Carlo Carrà (Italian, 1881-1966) Paessaggio in Brianza
Carlo Carrà (Italian, 1881-1966)
Paessaggio in Brianza
signed and dated 'C Carrà 956' (lower left)
oil on canvas
40 x 30cm (15 3/4 x 11 13/16in).
Painted in 1956
Sold for £15,000 inc. premium

Footnotes

  • PROVENANCE
    Pasqualino Rescigno, Salerno.
    L'Incontro Libreria Galleria d'Arte, Salerno.
    Galleria D'Arte La Borgognona, Rome.
    G. Zanini Arte Contemporanea, Italy.

    EXHIBITED
    Acqui Terme, Palazzo Liceo Saracco, Il Paesaggio di Carrà, 13 July - 8 September 1996, no.47.

    LITERATURE
    M. Carrà, Carrà tutta l'opera pittorica, 1951-1966, Milan, 1968, vol.III, p.577, no.15/56 (illustrated p.233).

    Carrà's oeuvre moved through late Impressionist, Futurist, and Metaphysical phases, evolving into a 'lyric realism' which first appeared in the early 1920s and lasted until his death in 1966. He was intimately involved in the intellectual debates of the time, on the essence of painting and the function of Italian modern art and, in keeping with the development of these debates, he moved away from the Classicist and Fascist rhetoric of the Novecento movement to embrace expressive seascapes and desolate landscapes.

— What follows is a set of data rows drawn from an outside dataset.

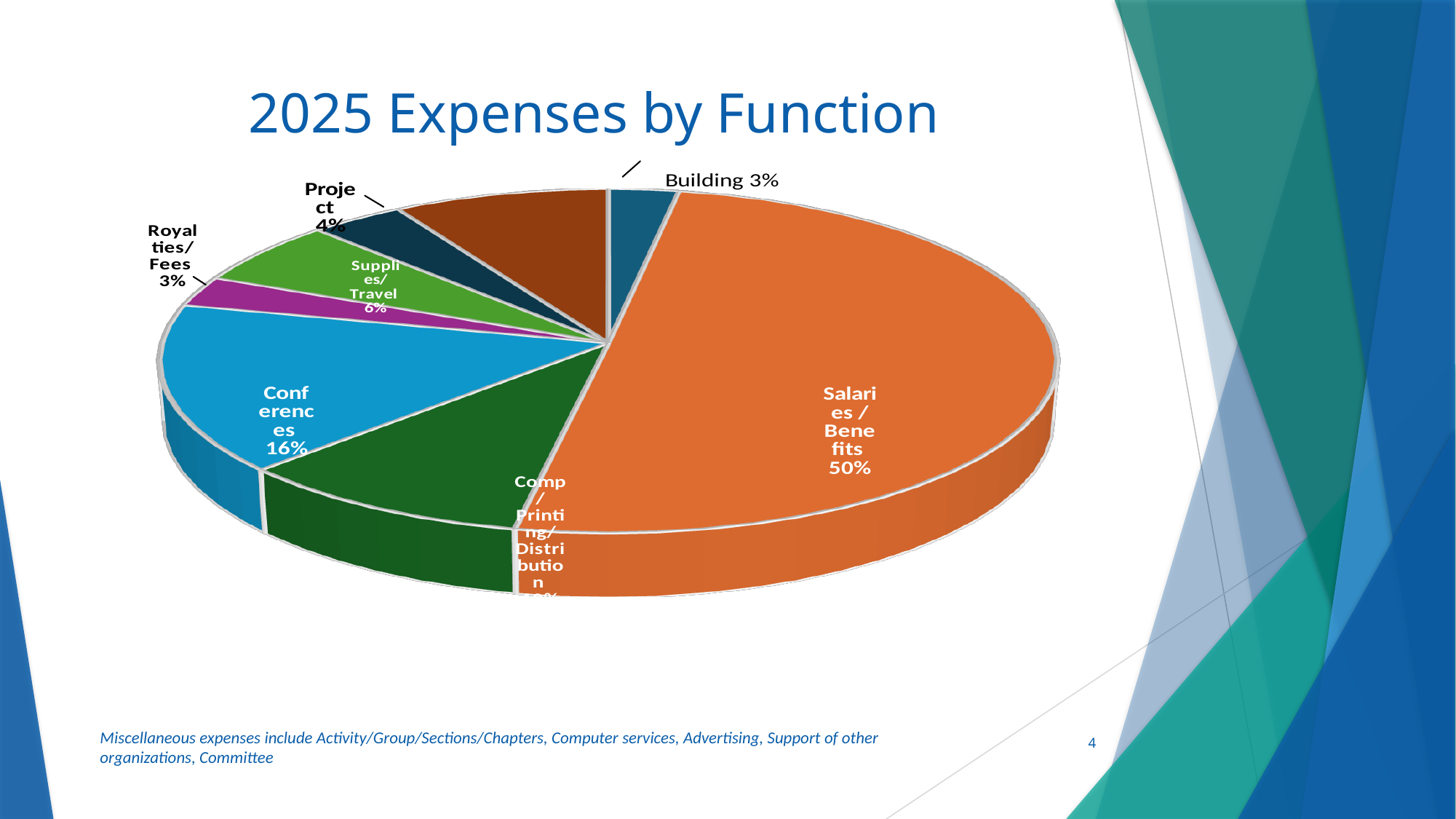
How many percentage points larger is the Salaries / Benefits share than the Conferences share? 34 percentage points How many slices does the pie chart have? 8 What share of expenses is Building? 3% Which expense category has the largest share of the pie? Salaries / Benefits Which is larger, the share for Conferences or the share for Supplies/Travel? Conferences What share of expenses is Project? 4% What share of expenses is Salaries / Benefits? 50% What kind of chart is shown on the slide? Pie chart What share of expenses is Conferences? 16% What share of expenses is Supplies/Travel? 6% What is the title of the chart? 2025 Expenses by Function What share of expenses is Royalties/Fees? 3%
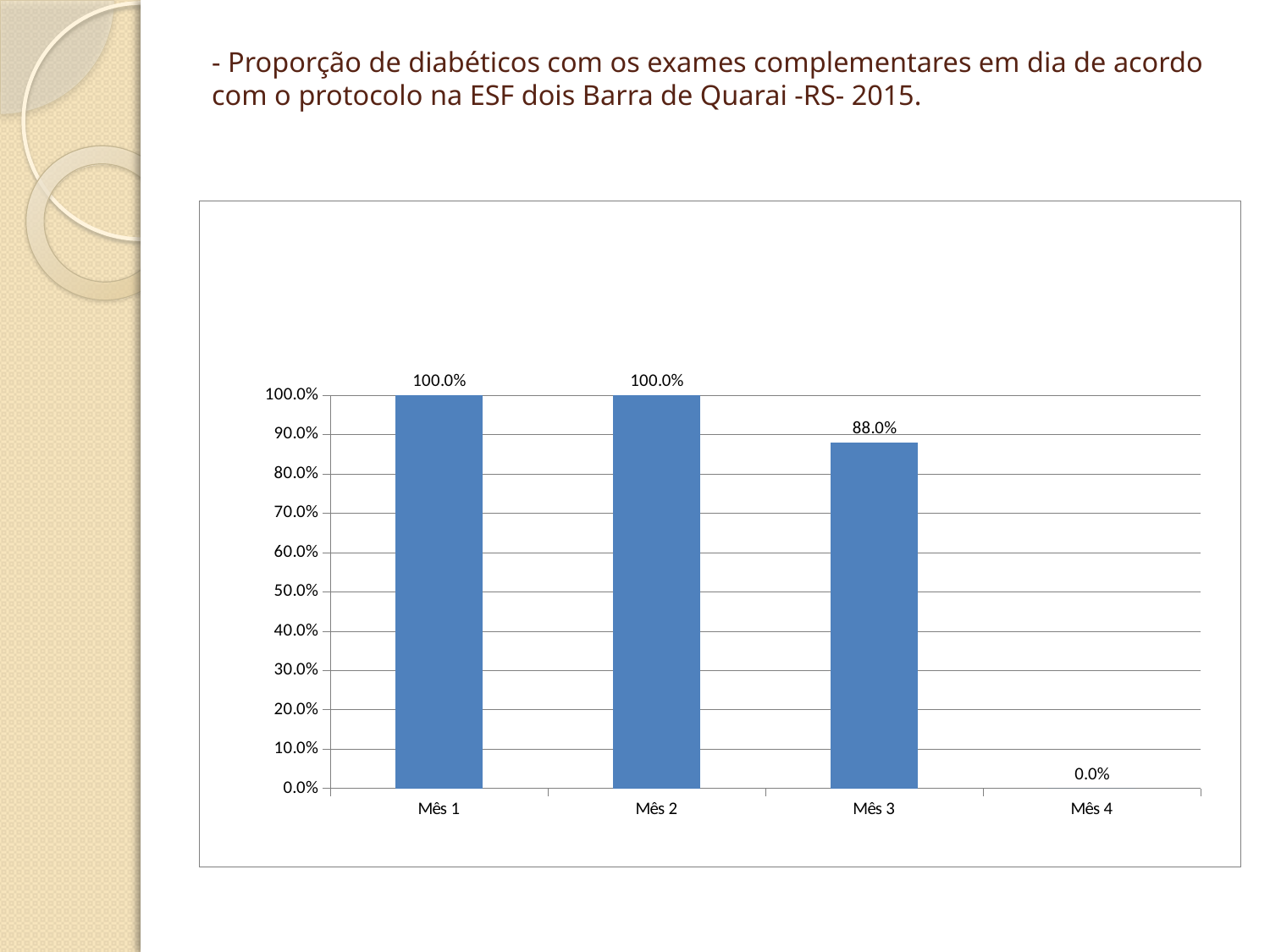
What is the value for Mês 3? 88.0% How many categories are shown on the x axis? 4 What is the difference between the values for Mês 2 and Mês 3? 12.0% Which is larger, the value for Mês 1 or the value for Mês 3? Mês 1 What is the value for Mês 1? 100.0% Do the values rise or fall from Mês 2 to Mês 4? fall Which category has the lowest value? Mês 4 Is the value for Mês 3 greater or less than 80.0%? greater What colour are the bars in the chart? blue What is the value for Mês 4? 0.0% What kind of chart is shown on the slide? bar chart What is the highest value shown on the y axis? 100.0%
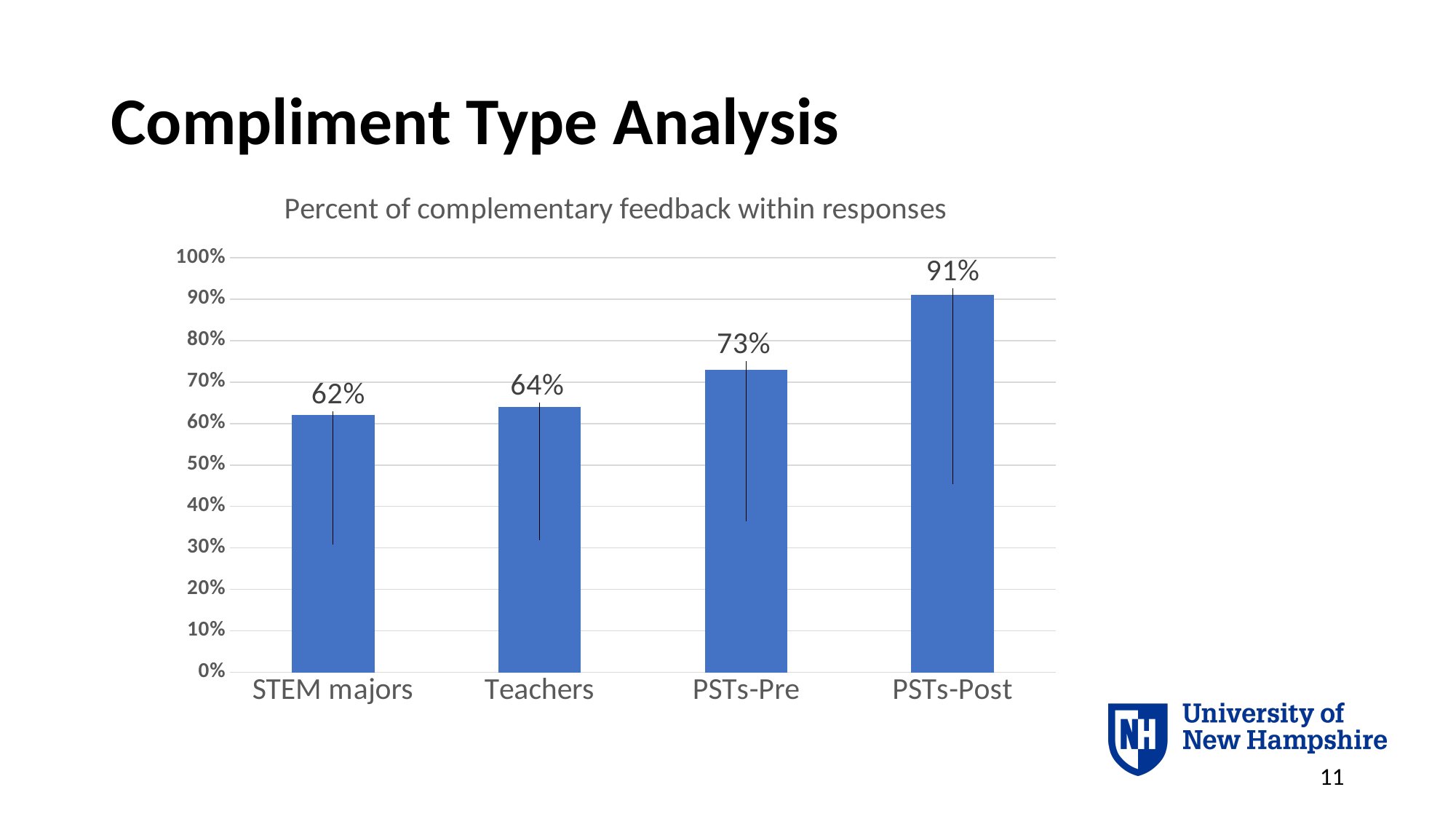
What is the title of the chart? Percent of complementary feedback within responses What is the value for PSTs-Pre? 73% How many categories are shown on the x axis? 4 Which category has the highest value? PSTs-Post What is the value for PSTs-Post? 91% Which is larger, the value for Teachers or the value for PSTs-Pre? PSTs-Pre What is the value for Teachers? 64% Which category has the lowest value? STEM majors What is the difference between the values for PSTs-Post and PSTs-Pre? 18% What kind of chart is shown on the slide? bar chart Is the value for PSTs-Post greater or less than 80%? greater What is the value for STEM majors? 62%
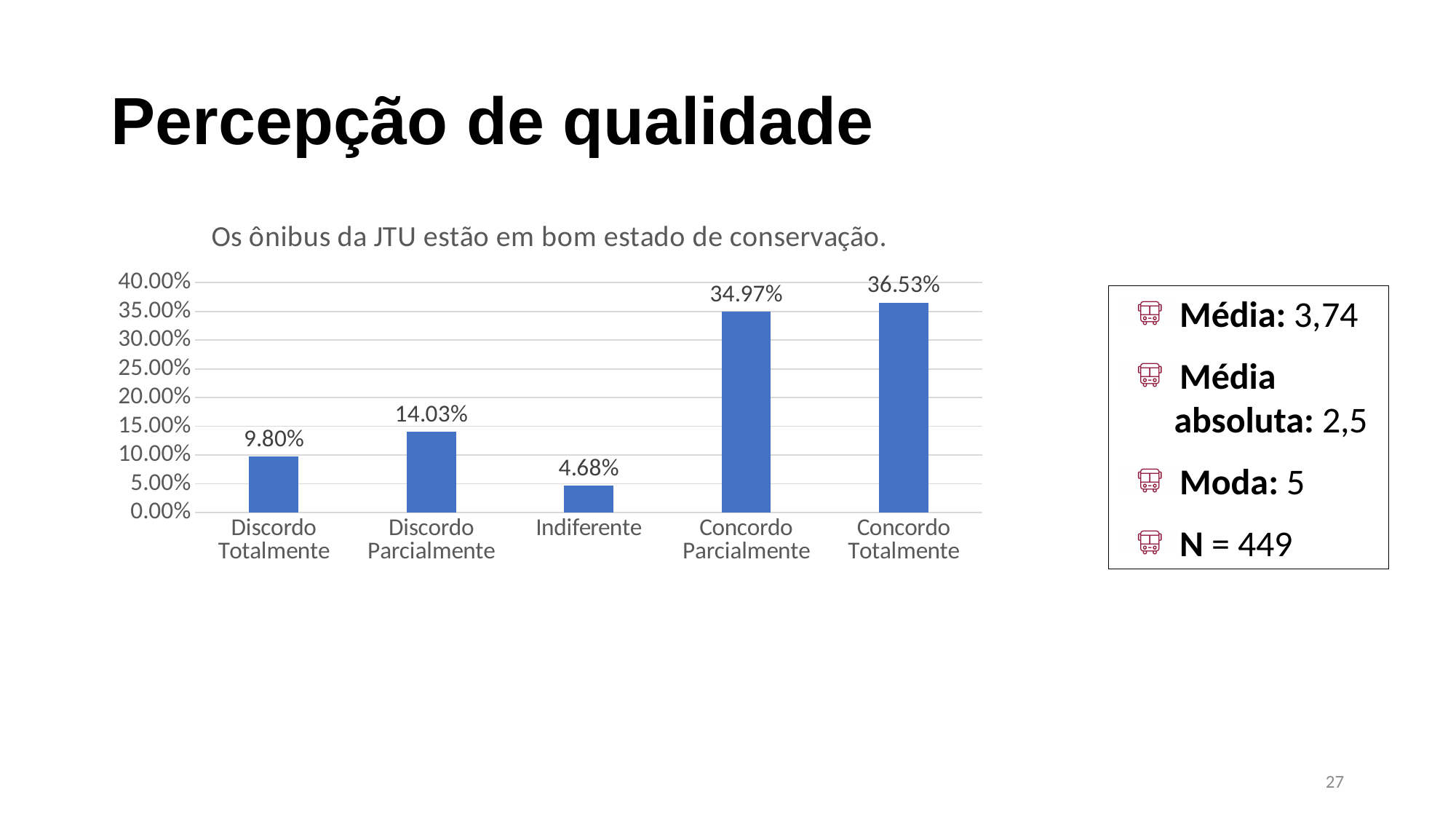
What is the value for Discordo Parcialmente? 14.03% Which is larger, Discordo Totalmente or Discordo Parcialmente? Discordo Parcialmente What is the difference between Concordo Totalmente and Concordo Parcialmente? 1.56% Which category has the lowest value? Indiferente Which category has the highest value? Concordo Totalmente What is the value for Indiferente? 4.68% How many categories are shown on the x axis? 5 Is the value for Concordo Parcialmente greater or less than 30.00%? greater What is the title of the chart? Os ônibus da JTU estão em bom estado de conservação. What kind of chart is shown on the slide? bar chart What is the value for Concordo Totalmente? 36.53% What is the difference between Discordo Parcialmente and Discordo Totalmente? 4.23%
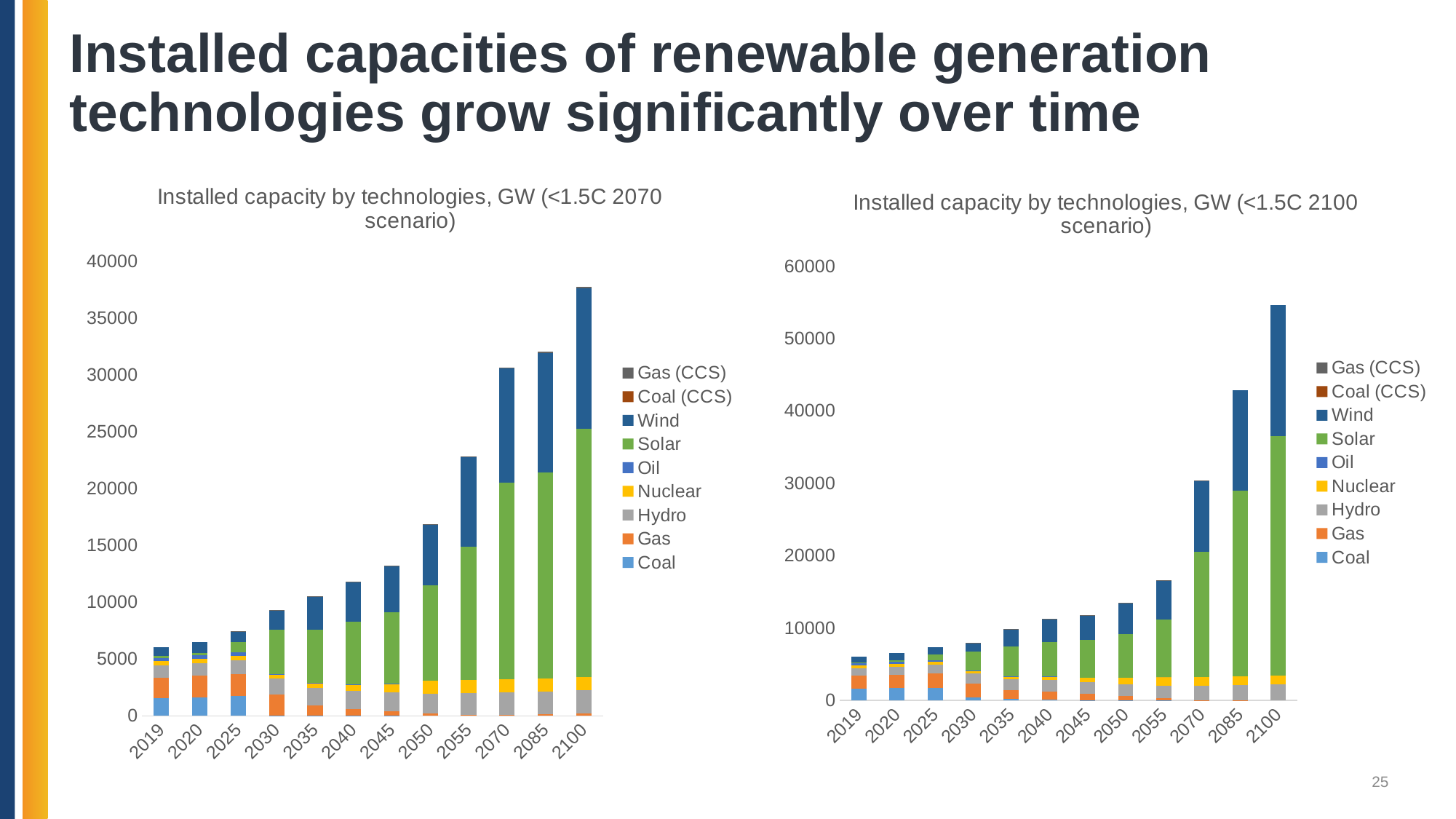
In the left chart (<1.5C 2070 scenario), does the total installed capacity rise or fall from 2019 to 2100? Rise In the right chart (<1.5C 2100 scenario), is the total installed capacity for 2100 greater or less than 50000? greater In the right chart (<1.5C 2100 scenario), which year has the lowest total installed capacity? 2019 In the left chart (<1.5C 2070 scenario), is the total installed capacity for 2100 greater or less than 35000? greater In the right chart (<1.5C 2100 scenario), how many series does the legend list? 9 In the left chart (<1.5C 2070 scenario), which year has the highest total installed capacity? 2100 In the right chart (<1.5C 2100 scenario), which series is shown in green in the legend? Solar In the right chart (<1.5C 2100 scenario), is the total installed capacity for 2055 greater or less than 20000? less What type of chart is the left chart, 'Installed capacity by technologies, GW (<1.5C 2070 scenario)'? Stacked bar chart In the right chart (<1.5C 2100 scenario), which year has the larger total installed capacity, 2070 or 2085? 2085 In the left chart (<1.5C 2070 scenario), how many years are shown on the x axis? 12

    Painted in 1956, Paesaggio in Brianza is a late example of this lyrical realism. Using a composition similar to his earlier works, he depicts a sunny day in a typical North Italian landscape. Surrounded by cornfields, small white houses stand at the bottom of verdant hills dominated by a medieval castle. The formal simplicity of the composition conveys a sense of stillness and peace which transcends the physicality of the natural environment and gestures towards a deeper essence expressed in the painting itself. Drawing on the tradition of Giotto, Carrà articulates an emphasis on representation while simultaneously incorporating contemporary theories of form and colour to create landscapes which have both the spirituality of Giotto's frescos and the materiality of Cézanne's landscapes: 'The representational nature of Italian art tells us that the artist has the necessity, first of all, of the object. But from the object he derives that essence which transcends its exteriority.' (Carlo Carrà quoted in M. Carrà, Carrà: tutta l'opera pittorica, 1951-1966, Milan, 1968, vol.III, p.11).